Sayuri arrived shortly after, her expression unreadable. Mariko came last, her sketchbook clutched to her chest, her face pale.

They gathered around the hearth, the firelight casting dancing shadows on the walls. Sayuri spoke first. "The families had nothing useful. The victims left their homes alone and never returned. No enemies, no debts, no lovers' quarrels." She paused. "But all three disappeared from the eastern edge of the village. That is the common thread."

Mariko opened her sketchbook. "The crime scenes were identical. A circular clearing, about ten meters in diameter. The bodies were placed in the centre, facedown. And at each site, there was this." She turned the sketchbook around.

The symbol was drawn in charcoal; a circle, containing a downward-pointing triangle, and inside the triangle, six smaller circles arranged in a specific pattern. Satoru's blood ran cold.

He knew that symbol.

He had seen it in his previous life. It was the mark of Jashin, the god of sacrifice, the deity worshipped through pain and death. Hidan, the immortal member of the Akatsuki, had worn that symbol around his neck and carved it into his victims.
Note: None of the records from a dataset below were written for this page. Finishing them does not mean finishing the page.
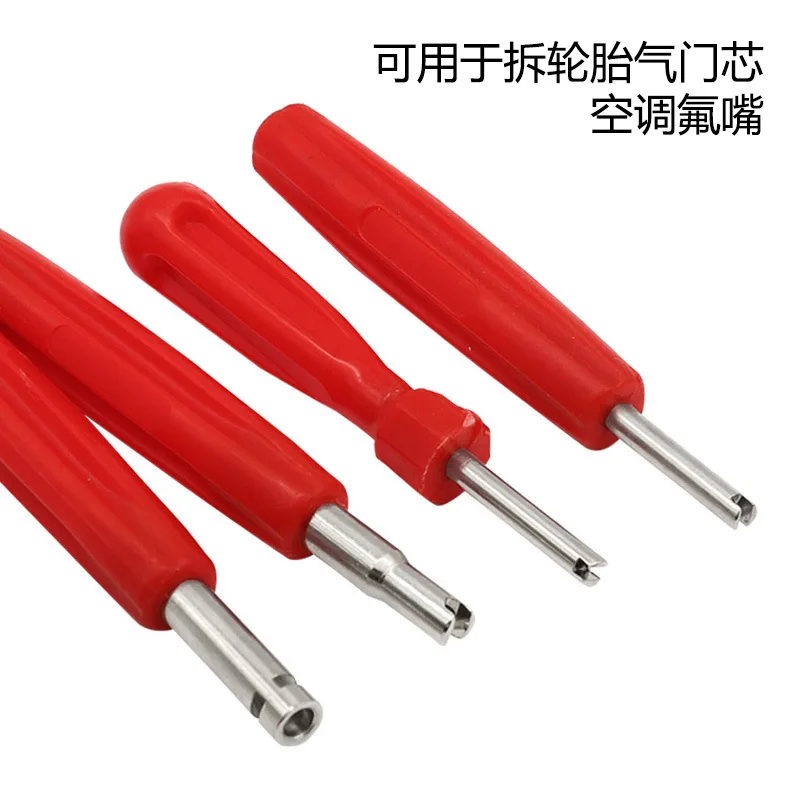 ملحقات إصلاح إطارات السيارة، مفتاح ربط أساسي لصمام الإطارات المحمول، تفكيك قلب صمام إطارات مكيف الهواء وتجميع ثنائي الغرض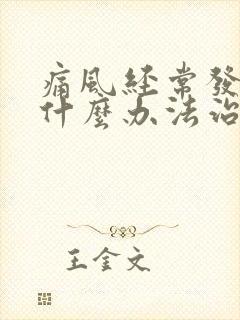 痛风经常发作有什么办法治疗?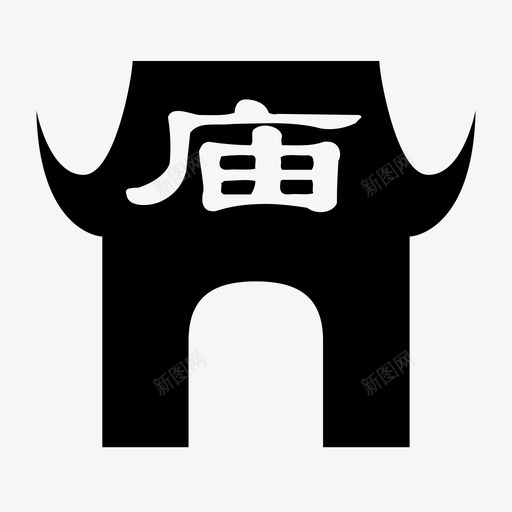 庙3svg_新图网 https://ixintu.com 庙3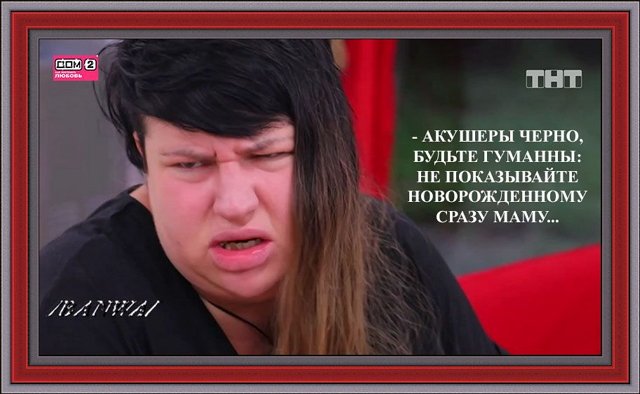 Приколы о Дом-2 (1.06.2020)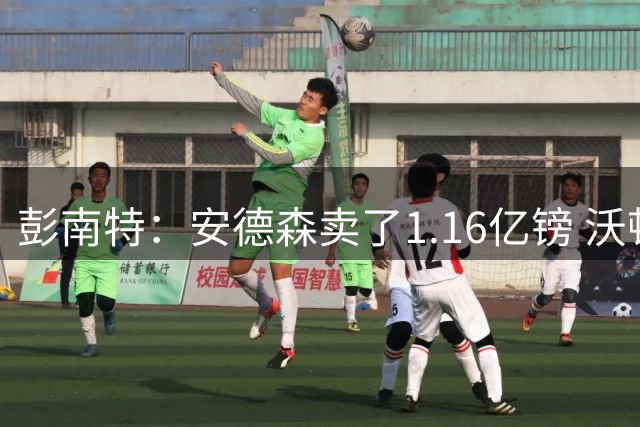 彭南特：安德森卖了1.16亿镑 沃顿也差不多，利物浦应该买下沃顿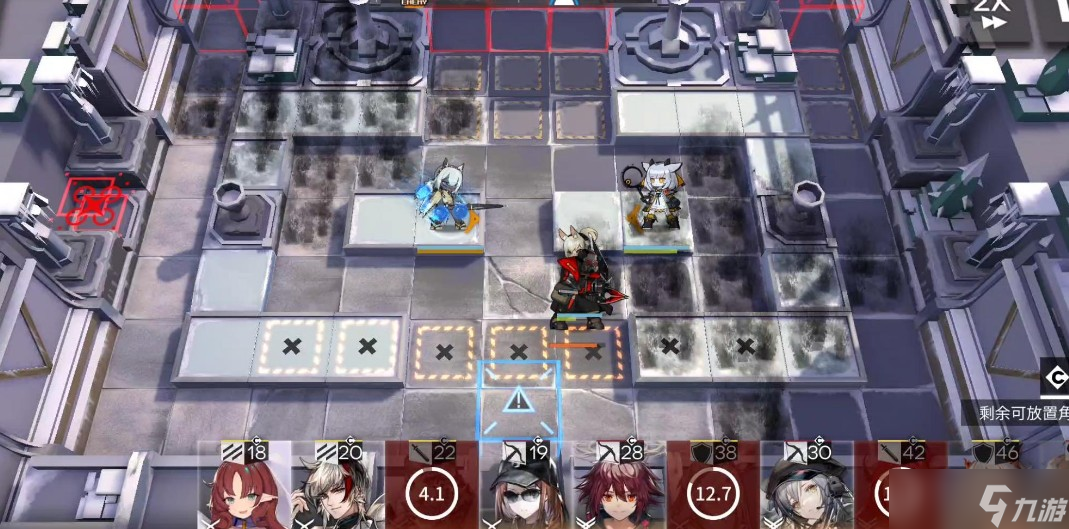 明日方舟_兔子谷矿区攻略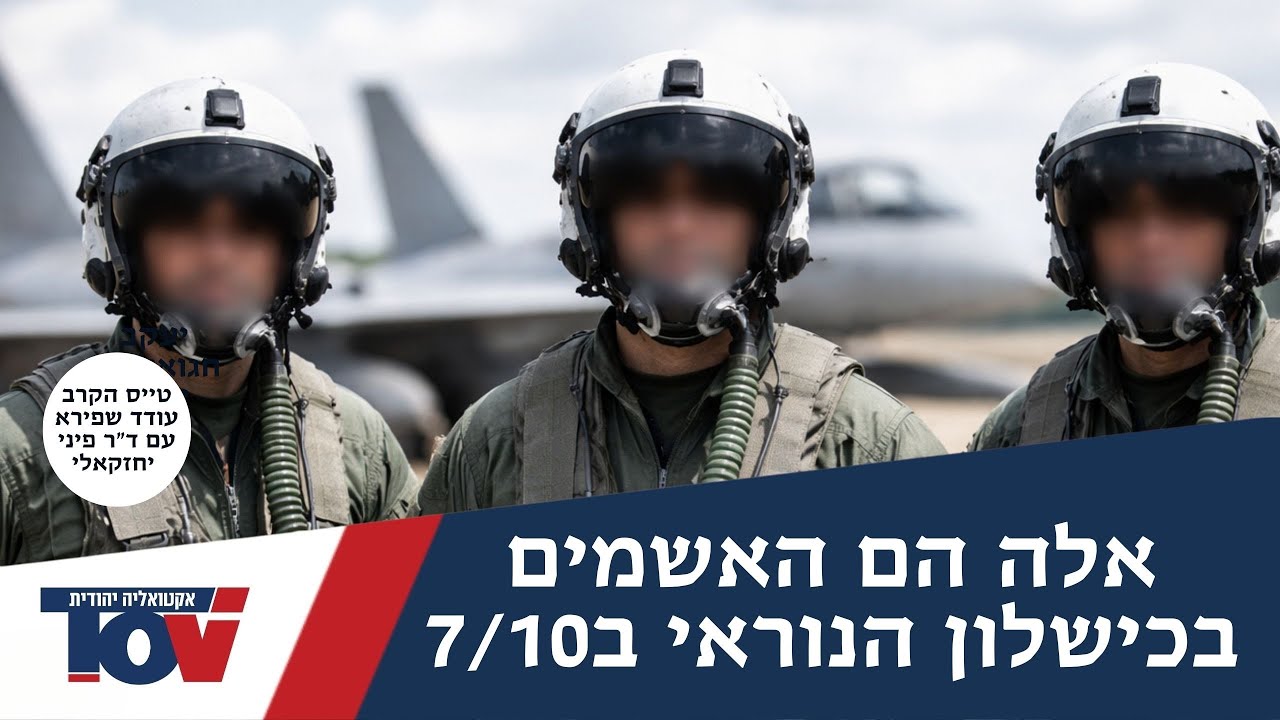 טייס הקרב עודד שפירא:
'But Hidan is not active yet,' Satoru thought, his mind racing. 'The Akatsuki is still forming. Jashinism should be a fringe cult, barely known outside the most obscure scrolls. How does a missing-nin from Takigakure know this symbol?'

Mariko was watching him. "Do you recognise it?"

He hesitated.

"I've seen it before," he said slowly, coming up with a lie. "In the Yamanaka archives. There was a scroll about forbidden cults, religions that the villages suppressed. One of them was called Jashin." He met Sayuri's eyes. "Jashinism is a death cult. They believe that pain and sacrifice are the highest forms of worship. Killing is not just violence to them; it is a prayer."